To properly execute a stride, take a couple minutes after your run to catch your breath and then run 15-35 seconds at a time. Begin slowly and accelerate to 90% of full speed for the final few seconds. Do between 4 and 10 repeats making sure to take enough time between each to fully recover. The purpose is to stimulate the efficiency of movement you tap into when running quickly and reinforce that behavior through repetition.

This engages the neuromuscular system in a similar way to weight lifting. Think of that process as your body improving the communication and coordinated action between your brain and all your muscles. The benefit of strides compared to weight training is that it is running, so it’s 100% specific to your goal. The difference between the shorter strides and fast intervals is you are maximizing peak efficiency without inducing fatigue. Fatigue creates a different training stimulus and can cause you to lose efficiency. Strides are not intended to be a “hard” workout.

Use Hills to Run Faster

For an added benefit, do your strides uphill once or twice a week. The economic benefits of running quickly are amplified when running uphill. The added difficulty of running uphill increases muscle recruitment, further improving your efficiency. Hills also improve mechanical efficiency by emphasizing proper posture and foot strike. The enhanced muscle recruitment will, over time, become part of your natural muscle recruitment pattern, even when running on flat ground.

Long Run Pickups

The final tip is to include some pickups late in your long run.
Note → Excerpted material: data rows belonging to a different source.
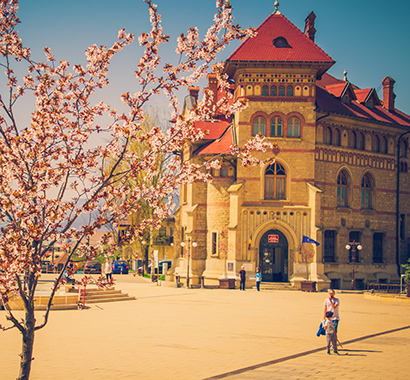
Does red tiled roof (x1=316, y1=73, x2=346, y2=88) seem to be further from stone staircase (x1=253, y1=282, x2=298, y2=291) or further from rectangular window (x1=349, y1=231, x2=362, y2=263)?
stone staircase (x1=253, y1=282, x2=298, y2=291)

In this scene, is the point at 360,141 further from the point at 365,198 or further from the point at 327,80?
the point at 327,80

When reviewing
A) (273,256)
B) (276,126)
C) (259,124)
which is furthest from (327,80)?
(273,256)

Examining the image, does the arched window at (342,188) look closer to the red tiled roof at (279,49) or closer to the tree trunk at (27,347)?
the red tiled roof at (279,49)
The idea is to pickup the pace for one to several minutes at a time toward the end of the long run. Target anywhere between 10k and marathon effort on the pickups. In between each pickup you should resume your normal long run pace for 5-6 minutes. The pickups recruit fast twitch muscles late in the run when your slow twitch fibers are fatigued. This strengthens the fast twitch fibers and helps improve running economy and leg speed through increased muscle recruitment.

The goal isn’t necessarily to improve your sprint speed, but to close the gap between your sprint speed and your race speed. You may not be closing your next race at 3:40 mile pace, but improved running economy will help you to run faster and stay healthier. Strength = Speed.